==== Extracted material

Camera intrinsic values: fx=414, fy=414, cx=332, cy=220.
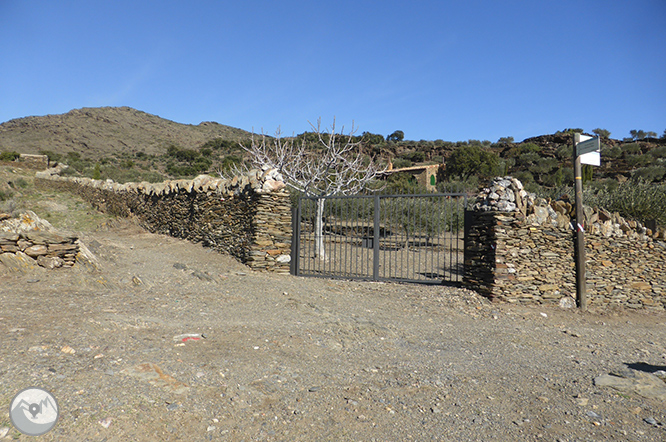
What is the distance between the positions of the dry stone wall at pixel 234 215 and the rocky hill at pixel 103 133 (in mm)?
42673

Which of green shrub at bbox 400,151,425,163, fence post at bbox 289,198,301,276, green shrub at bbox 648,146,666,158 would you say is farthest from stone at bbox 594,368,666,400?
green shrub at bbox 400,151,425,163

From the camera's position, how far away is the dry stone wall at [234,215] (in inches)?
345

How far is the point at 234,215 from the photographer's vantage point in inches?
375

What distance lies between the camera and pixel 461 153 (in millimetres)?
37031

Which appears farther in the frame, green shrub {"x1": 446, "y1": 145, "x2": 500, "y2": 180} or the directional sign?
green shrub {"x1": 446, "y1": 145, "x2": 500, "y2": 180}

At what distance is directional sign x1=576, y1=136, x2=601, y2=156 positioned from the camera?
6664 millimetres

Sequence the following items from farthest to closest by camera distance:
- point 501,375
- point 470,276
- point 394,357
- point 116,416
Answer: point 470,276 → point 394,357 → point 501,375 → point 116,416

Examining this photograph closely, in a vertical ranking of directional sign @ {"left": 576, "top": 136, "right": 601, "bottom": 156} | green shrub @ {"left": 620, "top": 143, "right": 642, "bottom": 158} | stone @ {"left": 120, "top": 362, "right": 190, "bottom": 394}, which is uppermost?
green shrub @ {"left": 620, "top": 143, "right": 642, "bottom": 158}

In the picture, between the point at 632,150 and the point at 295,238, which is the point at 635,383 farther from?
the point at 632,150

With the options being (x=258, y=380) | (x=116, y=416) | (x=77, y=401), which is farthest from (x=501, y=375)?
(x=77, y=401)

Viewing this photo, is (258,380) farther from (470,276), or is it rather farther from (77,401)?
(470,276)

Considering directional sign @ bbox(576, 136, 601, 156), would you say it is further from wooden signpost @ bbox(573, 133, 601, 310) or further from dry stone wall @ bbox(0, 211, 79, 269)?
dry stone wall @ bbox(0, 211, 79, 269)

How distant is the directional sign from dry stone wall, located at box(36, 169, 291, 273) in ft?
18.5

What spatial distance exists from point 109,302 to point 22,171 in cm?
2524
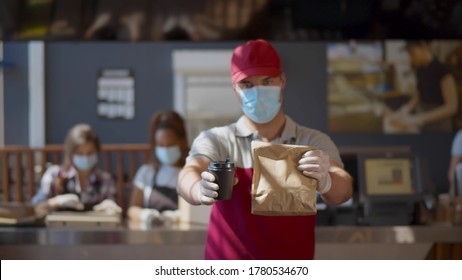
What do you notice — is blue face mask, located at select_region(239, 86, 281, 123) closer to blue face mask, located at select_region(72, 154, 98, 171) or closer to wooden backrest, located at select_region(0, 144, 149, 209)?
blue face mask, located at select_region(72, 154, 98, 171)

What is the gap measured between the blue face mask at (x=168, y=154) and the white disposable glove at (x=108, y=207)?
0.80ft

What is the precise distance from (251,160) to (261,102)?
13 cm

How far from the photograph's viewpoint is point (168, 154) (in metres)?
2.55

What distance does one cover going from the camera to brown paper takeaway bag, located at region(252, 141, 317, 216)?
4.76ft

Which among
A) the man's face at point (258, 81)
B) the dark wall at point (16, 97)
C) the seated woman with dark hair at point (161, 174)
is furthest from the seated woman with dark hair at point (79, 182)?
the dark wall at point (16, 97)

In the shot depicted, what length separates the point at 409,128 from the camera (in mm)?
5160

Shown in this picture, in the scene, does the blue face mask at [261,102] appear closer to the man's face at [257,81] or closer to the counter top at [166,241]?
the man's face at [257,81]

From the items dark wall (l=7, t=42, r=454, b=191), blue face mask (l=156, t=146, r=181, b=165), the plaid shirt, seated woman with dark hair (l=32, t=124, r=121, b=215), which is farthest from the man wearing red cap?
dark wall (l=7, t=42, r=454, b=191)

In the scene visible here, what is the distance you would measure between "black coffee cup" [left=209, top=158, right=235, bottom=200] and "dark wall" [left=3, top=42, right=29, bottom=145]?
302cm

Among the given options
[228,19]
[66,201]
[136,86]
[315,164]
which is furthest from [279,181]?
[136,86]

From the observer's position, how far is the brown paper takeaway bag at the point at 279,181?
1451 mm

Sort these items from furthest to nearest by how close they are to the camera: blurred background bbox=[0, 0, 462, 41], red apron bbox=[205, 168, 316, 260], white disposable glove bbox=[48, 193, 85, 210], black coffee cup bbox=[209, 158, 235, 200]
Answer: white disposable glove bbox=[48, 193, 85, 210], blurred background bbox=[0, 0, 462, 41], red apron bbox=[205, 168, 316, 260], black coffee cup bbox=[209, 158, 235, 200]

========

- [Prompt]:
Could you retype all of the records above word for word, leaving out the pictures?

- [Written solution]:
Camera intrinsic values: fx=414, fy=414, cx=332, cy=220.
What is the distance between the positions of the dry stone wall at pixel 234 215 and the rocky hill at pixel 103 133 (in mm)?
42673

Which of green shrub at bbox 400,151,425,163, fence post at bbox 289,198,301,276, green shrub at bbox 648,146,666,158 would you say is farthest from stone at bbox 594,368,666,400?
green shrub at bbox 400,151,425,163

From the camera's position, how far away is the dry stone wall at [234,215] (in inches)?
345

How far is the point at 234,215 from the photographer's vantage point in inches?
375

What distance lies between the camera and pixel 461 153 (in millimetres)?
37031

Which appears farther in the frame, green shrub {"x1": 446, "y1": 145, "x2": 500, "y2": 180} or the directional sign?
green shrub {"x1": 446, "y1": 145, "x2": 500, "y2": 180}

At what distance is directional sign x1=576, y1=136, x2=601, y2=156 positioned from the camera?
6664 millimetres

Sequence the following items from farthest to closest by camera distance:
- point 501,375
- point 470,276
- point 394,357
- point 116,416
Answer: point 470,276 → point 394,357 → point 501,375 → point 116,416

Examining this photograph closely, in a vertical ranking of directional sign @ {"left": 576, "top": 136, "right": 601, "bottom": 156} | green shrub @ {"left": 620, "top": 143, "right": 642, "bottom": 158} | stone @ {"left": 120, "top": 362, "right": 190, "bottom": 394}, which is uppermost?
green shrub @ {"left": 620, "top": 143, "right": 642, "bottom": 158}

In the picture, between the point at 632,150 and the point at 295,238, which is the point at 635,383 farther from?
the point at 632,150

With the options being (x=258, y=380) | (x=116, y=416) | (x=77, y=401), which is farthest from (x=501, y=375)?
(x=77, y=401)

Viewing this photo, is (258,380) farther from (470,276), or is it rather farther from (77,401)?
(470,276)

Considering directional sign @ bbox(576, 136, 601, 156), would you say it is further from wooden signpost @ bbox(573, 133, 601, 310) or further from dry stone wall @ bbox(0, 211, 79, 269)?
dry stone wall @ bbox(0, 211, 79, 269)

How distant is the directional sign from dry stone wall, located at box(36, 169, 291, 273) in ft?
18.5

What spatial distance exists from point 109,302 to point 22,171 in cm?
2524
What do you notice — is blue face mask, located at select_region(239, 86, 281, 123) closer to blue face mask, located at select_region(72, 154, 98, 171) or closer to wooden backrest, located at select_region(0, 144, 149, 209)?
blue face mask, located at select_region(72, 154, 98, 171)

What is the gap measured between the blue face mask at (x=168, y=154) and the white disposable glove at (x=108, y=207)?
0.80ft

What is the precise distance from (251,160) to (261,102)?
13 cm

How far from the photograph's viewpoint is point (168, 154) (in metres)?
2.55

What distance does one cover going from the camera to brown paper takeaway bag, located at region(252, 141, 317, 216)?
4.76ft

Which among
A) the man's face at point (258, 81)
B) the dark wall at point (16, 97)
C) the seated woman with dark hair at point (161, 174)
is furthest from the seated woman with dark hair at point (79, 182)?
the dark wall at point (16, 97)

In the shot depicted, what length separates the point at 409,128 from the camera (in mm)?
5160

Shown in this picture, in the scene, does the blue face mask at [261,102] appear closer to the man's face at [257,81] or closer to the counter top at [166,241]?
the man's face at [257,81]

From the items dark wall (l=7, t=42, r=454, b=191), blue face mask (l=156, t=146, r=181, b=165), the plaid shirt, seated woman with dark hair (l=32, t=124, r=121, b=215), which is farthest from the man wearing red cap?
dark wall (l=7, t=42, r=454, b=191)

In the scene visible here, what is the distance you would measure between "black coffee cup" [left=209, top=158, right=235, bottom=200] and "dark wall" [left=3, top=42, right=29, bottom=145]?
302cm

Among the given options
[228,19]
[66,201]
[136,86]
[315,164]
which is furthest from [279,181]?
[136,86]

From the observer's position, how far is the brown paper takeaway bag at the point at 279,181?
1451 mm

Sort these items from furthest to nearest by how close they are to the camera: blurred background bbox=[0, 0, 462, 41], red apron bbox=[205, 168, 316, 260], white disposable glove bbox=[48, 193, 85, 210], black coffee cup bbox=[209, 158, 235, 200]
Answer: white disposable glove bbox=[48, 193, 85, 210], blurred background bbox=[0, 0, 462, 41], red apron bbox=[205, 168, 316, 260], black coffee cup bbox=[209, 158, 235, 200]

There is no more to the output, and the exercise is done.